• Fragmento de entrevista:

_ _ _ _

La primera persona de Una vez siempre parece ser un “yo” muy conectado con los otros. ¿Qué elementos encontró en esa forma de relato que eligió para su obra?

–Elegí la primera persona porque es mi forma de concebir cualquier relato. Vengo del teatro y dos de sus elementos medulares –el tiempo presente y la primera persona– forman parte de mi ADN, independientemente del lenguaje o del género en el que circunstancialmente me exprese. La primera persona de un personaje que invento (porque eso son, construcciones literarias) me pone en un lugar particular al momento de escribir, es algo parecido a lo que hace un actor o una actriz que interpreta un personaje. Un “como si”. ¿Cómo respira, cómo piensa, cuál es su voz? En mi novela hay dos primeras personas, es decir, hay un corrimiento, un uso de ese recurso que se explica más por mi formación y mis gustos que por su ¿auge? hoy en día. De cualquier manera, no inventé nada. Me inserto en una tradición. Mientras agonizo, de Faulkner, tiene, si mal no recuerdo, quince narradores en primera persona. Leí esa novela gracias a un amigo muy querido, no lo había hecho antes de escribir la mía y fue fundamental para constatar que eso que yo había hecho ya estaba inventado. Y era mucho mejor. Importante, en esta época, un baño de humildad. Y conocer la historia del campo en el que, aun desde el borde, participás.

_ _ _ _

• Tareas:
- a) Responde estas preguntas sobre la entrevista acerca de la novela Una vez:
(i) ¿Qué dos elementos del teatro dice la persona entrevistada que forman parte de su ADN?
(ii) ¿Cuántas primeras personas hay en su novela?
(iii) ¿Cuántos narradores en primera persona tiene Mientras agonizo, según la entrevista?
- b) Por favor, sigue escribiendo la entrevista sobre la novela Una vez desde el punto en que termina.
Los datos no tienen relación con la entrevista.

• Datos extraídos:
_ _ _ _

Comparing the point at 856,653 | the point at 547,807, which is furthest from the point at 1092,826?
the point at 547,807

_ _ _ _

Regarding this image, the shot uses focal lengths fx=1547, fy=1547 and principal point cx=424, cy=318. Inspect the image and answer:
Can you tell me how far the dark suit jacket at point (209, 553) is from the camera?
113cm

_ _ _ _

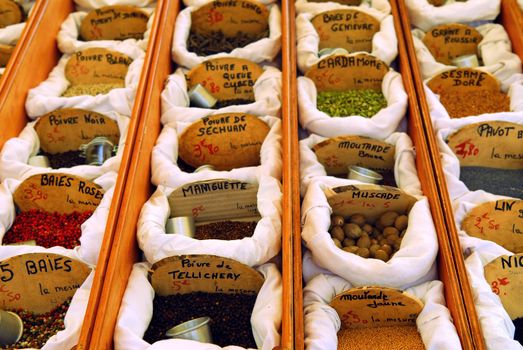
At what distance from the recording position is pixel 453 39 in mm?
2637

_ _ _ _

• Resultados por tarea:
- a)
(i) El tiempo presente y la primera persona.
(ii) Dos.
(iii) Quince.

- b)
–El título de la novela es una construcción semántica que adelanta, de alguna manera, los comienzos crípticos y desgarradores del amor casi adolescente y la trama oscura del menemismo, un proceso político marcado por el neoliberalismo. ¿Cómo surgió la idea de poner en juego estos elementos que operan desde las bambalinas hacia las partes más visibles de la historia?

–Por un lado, tiene una explicación autorreferencial: fui adolescente en los 90, es decir que, para mí, adolescencia y menemismo van de la mano, lamentablemente. Por otro, hay una decisión política, desde el mínimo lugar que ocupo, que es el de crear ficciones. Considero importante repensar (de manera individual y colectiva) esa época, porque allí anida el germen de políticas que aún hoy padecemos y la construcción simbólica, discursiva, de un imaginario que, aun con las mutaciones que ha vivido a lo largo de estos años, alimenta y da sentido a maneras de entender el mundo que interpreto muy nocivas, a una sensibilidad deliberadamente inútil si el objetivo fuera, claro, el bienestar de un pueblo, alcanzar una justicia social.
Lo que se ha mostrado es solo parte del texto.